• ABOUT THIS TASK
Retype each record shown below, leaving every character as it is.

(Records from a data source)
Start of Block
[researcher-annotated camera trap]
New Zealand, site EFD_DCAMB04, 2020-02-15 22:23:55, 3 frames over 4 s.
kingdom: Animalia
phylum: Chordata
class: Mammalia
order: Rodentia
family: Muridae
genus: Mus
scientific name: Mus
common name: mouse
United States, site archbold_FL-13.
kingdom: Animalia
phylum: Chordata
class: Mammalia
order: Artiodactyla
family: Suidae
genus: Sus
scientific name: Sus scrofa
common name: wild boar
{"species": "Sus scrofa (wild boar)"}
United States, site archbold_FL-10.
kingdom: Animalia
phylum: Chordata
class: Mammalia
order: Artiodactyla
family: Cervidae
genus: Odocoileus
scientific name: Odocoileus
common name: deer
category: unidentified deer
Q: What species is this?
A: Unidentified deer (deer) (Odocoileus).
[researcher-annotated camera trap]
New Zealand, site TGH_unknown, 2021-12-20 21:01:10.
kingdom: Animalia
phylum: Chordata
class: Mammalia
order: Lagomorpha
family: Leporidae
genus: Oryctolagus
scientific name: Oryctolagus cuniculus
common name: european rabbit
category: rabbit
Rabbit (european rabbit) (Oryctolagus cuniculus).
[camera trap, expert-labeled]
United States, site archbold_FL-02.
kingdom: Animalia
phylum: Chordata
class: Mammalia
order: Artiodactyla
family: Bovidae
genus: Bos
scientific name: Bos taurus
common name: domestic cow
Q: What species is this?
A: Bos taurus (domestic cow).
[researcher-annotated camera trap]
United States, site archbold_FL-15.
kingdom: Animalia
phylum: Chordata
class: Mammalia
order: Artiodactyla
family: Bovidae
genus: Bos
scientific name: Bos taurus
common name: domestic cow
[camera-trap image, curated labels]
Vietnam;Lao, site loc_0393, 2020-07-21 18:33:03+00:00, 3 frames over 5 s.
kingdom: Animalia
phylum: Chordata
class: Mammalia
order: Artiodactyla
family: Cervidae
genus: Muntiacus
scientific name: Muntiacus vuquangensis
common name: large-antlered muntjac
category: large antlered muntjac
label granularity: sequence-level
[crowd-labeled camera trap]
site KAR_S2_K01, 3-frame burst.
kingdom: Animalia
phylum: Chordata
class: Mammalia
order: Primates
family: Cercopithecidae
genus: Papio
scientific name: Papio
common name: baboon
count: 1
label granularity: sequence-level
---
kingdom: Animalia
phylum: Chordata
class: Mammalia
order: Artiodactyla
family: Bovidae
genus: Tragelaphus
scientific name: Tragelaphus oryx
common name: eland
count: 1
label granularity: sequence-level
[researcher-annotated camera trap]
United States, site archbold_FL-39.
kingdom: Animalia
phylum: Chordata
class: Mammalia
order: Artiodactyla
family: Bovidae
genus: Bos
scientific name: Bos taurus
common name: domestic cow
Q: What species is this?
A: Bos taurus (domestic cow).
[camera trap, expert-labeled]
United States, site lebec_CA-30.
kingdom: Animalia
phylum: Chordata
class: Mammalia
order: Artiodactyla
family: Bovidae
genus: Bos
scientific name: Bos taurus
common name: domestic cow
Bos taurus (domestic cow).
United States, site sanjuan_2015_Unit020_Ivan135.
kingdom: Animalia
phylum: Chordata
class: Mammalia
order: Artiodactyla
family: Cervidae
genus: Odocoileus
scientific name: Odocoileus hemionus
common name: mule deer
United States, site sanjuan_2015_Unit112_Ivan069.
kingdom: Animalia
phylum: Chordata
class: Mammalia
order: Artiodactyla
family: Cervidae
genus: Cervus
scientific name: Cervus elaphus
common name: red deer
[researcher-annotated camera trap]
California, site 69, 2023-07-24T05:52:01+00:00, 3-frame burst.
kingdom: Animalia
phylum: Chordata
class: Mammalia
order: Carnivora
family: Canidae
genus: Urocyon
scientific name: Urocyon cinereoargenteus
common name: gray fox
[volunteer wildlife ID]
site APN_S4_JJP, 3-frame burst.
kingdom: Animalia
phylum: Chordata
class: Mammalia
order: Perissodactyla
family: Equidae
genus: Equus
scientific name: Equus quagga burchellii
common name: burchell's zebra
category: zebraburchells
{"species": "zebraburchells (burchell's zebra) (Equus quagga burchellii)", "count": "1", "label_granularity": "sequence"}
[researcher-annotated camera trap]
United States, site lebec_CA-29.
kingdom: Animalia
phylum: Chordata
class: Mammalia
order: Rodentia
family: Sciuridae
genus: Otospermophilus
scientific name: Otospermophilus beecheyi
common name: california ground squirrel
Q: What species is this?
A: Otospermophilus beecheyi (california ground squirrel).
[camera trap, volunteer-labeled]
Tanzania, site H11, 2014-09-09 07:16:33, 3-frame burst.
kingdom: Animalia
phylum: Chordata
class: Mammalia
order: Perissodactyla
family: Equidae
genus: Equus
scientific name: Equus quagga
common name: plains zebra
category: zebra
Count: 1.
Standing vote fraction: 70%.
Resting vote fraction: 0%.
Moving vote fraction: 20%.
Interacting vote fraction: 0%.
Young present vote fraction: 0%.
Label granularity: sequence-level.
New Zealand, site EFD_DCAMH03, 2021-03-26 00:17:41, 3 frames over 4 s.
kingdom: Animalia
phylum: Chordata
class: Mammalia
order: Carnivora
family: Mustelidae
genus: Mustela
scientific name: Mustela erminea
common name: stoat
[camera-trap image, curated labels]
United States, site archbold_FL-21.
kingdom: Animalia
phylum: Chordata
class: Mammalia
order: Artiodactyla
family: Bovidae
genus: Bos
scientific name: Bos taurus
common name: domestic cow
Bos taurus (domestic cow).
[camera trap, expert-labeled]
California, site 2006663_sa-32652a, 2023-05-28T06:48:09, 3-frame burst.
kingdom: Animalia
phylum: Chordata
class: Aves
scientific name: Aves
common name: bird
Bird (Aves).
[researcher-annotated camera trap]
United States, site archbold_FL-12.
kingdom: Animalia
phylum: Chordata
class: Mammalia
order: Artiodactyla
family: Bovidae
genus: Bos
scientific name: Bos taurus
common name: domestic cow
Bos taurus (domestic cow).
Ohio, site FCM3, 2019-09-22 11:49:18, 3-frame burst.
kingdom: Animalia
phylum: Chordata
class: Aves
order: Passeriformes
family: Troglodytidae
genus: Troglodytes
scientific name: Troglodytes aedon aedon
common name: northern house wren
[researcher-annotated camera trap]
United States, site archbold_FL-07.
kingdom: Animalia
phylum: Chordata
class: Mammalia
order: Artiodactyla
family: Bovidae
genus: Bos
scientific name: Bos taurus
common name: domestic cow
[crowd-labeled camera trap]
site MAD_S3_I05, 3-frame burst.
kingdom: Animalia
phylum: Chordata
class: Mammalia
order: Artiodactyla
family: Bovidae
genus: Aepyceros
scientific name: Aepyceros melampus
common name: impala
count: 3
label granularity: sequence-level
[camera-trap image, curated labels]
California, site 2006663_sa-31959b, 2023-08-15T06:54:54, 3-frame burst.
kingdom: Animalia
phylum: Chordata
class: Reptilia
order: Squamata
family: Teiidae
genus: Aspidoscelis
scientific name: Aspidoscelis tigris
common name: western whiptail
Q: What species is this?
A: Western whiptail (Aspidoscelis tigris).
End of Block
• REPLY TO THE TASK
[researcher-annotated camera trap]
New Zealand, site EFD_DCAMB04, 2020-02-15 22:23:55, 3 frames over 4 s.
kingdom: Animalia
phylum: Chordata
class: Mammalia
order: Rodentia
family: Muridae
genus: Mus
scientific name: Mus
common name: mouse
United States, site archbold_FL-13.
kingdom: Animalia
phylum: Chordata
class: Mammalia
order: Artiodactyla
family: Suidae
genus: Sus
scientific name: Sus scrofa
common name: wild boar
{"species": "Sus scrofa (wild boar)"}
United States, site archbold_FL-10.
kingdom: Animalia
phylum: Chordata
class: Mammalia
order: Artiodactyla
family: Cervidae
genus: Odocoileus
scientific name: Odocoileus
common name: deer
category: unidentified deer
Q: What species is this?
A: Unidentified deer (deer) (Odocoileus).
[researcher-annotated camera trap]
New Zealand, site TGH_unknown, 2021-12-20 21:01:10.
kingdom: Animalia
phylum: Chordata
class: Mammalia
order: Lagomorpha
family: Leporidae
genus: Oryctolagus
scientific name: Oryctolagus cuniculus
common name: european rabbit
category: rabbit
Rabbit (european rabbit) (Oryctolagus cuniculus).
[camera trap, expert-labeled]
United States, site archbold_FL-02.
kingdom: Animalia
phylum: Chordata
class: Mammalia
order: Artiodactyla
family: Bovidae
genus: Bos
scientific name: Bos taurus
common name: domestic cow
Q: What species is this?
A: Bos taurus (domestic cow).
[researcher-annotated camera trap]
United States, site archbold_FL-15.
kingdom: Animalia
phylum: Chordata
class: Mammalia
order: Artiodactyla
family: Bovidae
genus: Bos
scientific name: Bos taurus
common name: domestic cow
[camera-trap image, curated labels]
Vietnam;Lao, site loc_0393, 2020-07-21 18:33:03+00:00, 3 frames over 5 s.
kingdom: Animalia
phylum: Chordata
class: Mammalia
order: Artiodactyla
family: Cervidae
genus: Muntiacus
scientific name: Muntiacus vuquangensis
common name: large-antlered muntjac
category: large antlered muntjac
label granularity: sequence-level
[crowd-labeled camera trap]
site KAR_S2_K01, 3-frame burst.
kingdom: Animalia
phylum: Chordata
class: Mammalia
order: Primates
family: Cercopithecidae
genus: Papio
scientific name: Papio
common name: baboon
count: 1
label granularity: sequence-level
---
kingdom: Animalia
phylum: Chordata
class: Mammalia
order: Artiodactyla
family: Bovidae
genus: Tragelaphus
scientific name: Tragelaphus oryx
common name: eland
count: 1
label granularity: sequence-level
[researcher-annotated camera trap]
United States, site archbold_FL-39.
kingdom: Animalia
phylum: Chordata
class: Mammalia
order: Artiodactyla
family: Bovidae
genus: Bos
scientific name: Bos taurus
common name: domestic cow
Q: What species is this?
A: Bos taurus (domestic cow).
[camera trap, expert-labeled]
United States, site lebec_CA-30.
kingdom: Animalia
phylum: Chordata
class: Mammalia
order: Artiodactyla
family: Bovidae
genus: Bos
scientific name: Bos taurus
common name: domestic cow
Bos taurus (domestic cow).
United States, site sanjuan_2015_Unit020_Ivan135.
kingdom: Animalia
phylum: Chordata
class: Mammalia
order: Artiodactyla
family: Cervidae
genus: Odocoileus
scientific name: Odocoileus hemionus
common name: mule deer
United States, site sanjuan_2015_Unit112_Ivan069.
kingdom: Animalia
phylum: Chordata
class: Mammalia
order: Artiodactyla
family: Cervidae
genus: Cervus
scientific name: Cervus elaphus
common name: red deer
[researcher-annotated camera trap]
California, site 69, 2023-07-24T05:52:01+00:00, 3-frame burst.
kingdom: Animalia
phylum: Chordata
class: Mammalia
order: Carnivora
family: Canidae
genus: Urocyon
scientific name: Urocyon cinereoargenteus
common name: gray fox
[volunteer wildlife ID]
site APN_S4_JJP, 3-frame burst.
kingdom: Animalia
phylum: Chordata
class: Mammalia
order: Perissodactyla
family: Equidae
genus: Equus
scientific name: Equus quagga burchellii
common name: burchell's zebra
category: zebraburchells
{"species": "zebraburchells (burchell's zebra) (Equus quagga burchellii)", "count": "1", "label_granularity": "sequence"}
[researcher-annotated camera trap]
United States, site lebec_CA-29.
kingdom: Animalia
phylum: Chordata
class: Mammalia
order: Rodentia
family: Sciuridae
genus: Otospermophilus
scientific name: Otospermophilus beecheyi
common name: california ground squirrel
Q: What species is this?
A: Otospermophilus beecheyi (california ground squirrel).
[camera trap, volunteer-labeled]
Tanzania, site H11, 2014-09-09 07:16:33, 3-frame burst.
kingdom: Animalia
phylum: Chordata
class: Mammalia
order: Perissodactyla
family: Equidae
genus: Equus
scientific name: Equus quagga
common name: plains zebra
category: zebra
Count: 1.
Standing vote fraction: 70%.
Resting vote fraction: 0%.
Moving vote fraction: 20%.
Interacting vote fraction: 0%.
Young present vote fraction: 0%.
Label granularity: sequence-level.
New Zealand, site EFD_DCAMH03, 2021-03-26 00:17:41, 3 frames over 4 s.
kingdom: Animalia
phylum: Chordata
class: Mammalia
order: Carnivora
family: Mustelidae
genus: Mustela
scientific name: Mustela erminea
common name: stoat
[camera-trap image, curated labels]
United States, site archbold_FL-21.
kingdom: Animalia
phylum: Chordata
class: Mammalia
order: Artiodactyla
family: Bovidae
genus: Bos
scientific name: Bos taurus
common name: domestic cow
Bos taurus (domestic cow).
[camera trap, expert-labeled]
California, site 2006663_sa-32652a, 2023-05-28T06:48:09, 3-frame burst.
kingdom: Animalia
phylum: Chordata
class: Aves
scientific name: Aves
common name: bird
Bird (Aves).
[researcher-annotated camera trap]
United States, site archbold_FL-12.
kingdom: Animalia
phylum: Chordata
class: Mammalia
order: Artiodactyla
family: Bovidae
genus: Bos
scientific name: Bos taurus
common name: domestic cow
Bos taurus (domestic cow).
Ohio, site FCM3, 2019-09-22 11:49:18, 3-frame burst.
kingdom: Animalia
phylum: Chordata
class: Aves
order: Passeriformes
family: Troglodytidae
genus: Troglodytes
scientific name: Troglodytes aedon aedon
common name: northern house wren
[researcher-annotated camera trap]
United States, site archbold_FL-07.
kingdom: Animalia
phylum: Chordata
class: Mammalia
order: Artiodactyla
family: Bovidae
genus: Bos
scientific name: Bos taurus
common name: domestic cow
[crowd-labeled camera trap]
site MAD_S3_I05, 3-frame burst.
kingdom: Animalia
phylum: Chordata
class: Mammalia
order: Artiodactyla
family: Bovidae
genus: Aepyceros
scientific name: Aepyceros melampus
common name: impala
count: 3
label granularity: sequence-level
[camera-trap image, curated labels]
California, site 2006663_sa-31959b, 2023-08-15T06:54:54, 3-frame burst.
kingdom: Animalia
phylum: Chordata
class: Reptilia
order: Squamata
family: Teiidae
genus: Aspidoscelis
scientific name: Aspidoscelis tigris
common name: western whiptail
Q: What species is this?
A: Western whiptail (Aspidoscelis tigris).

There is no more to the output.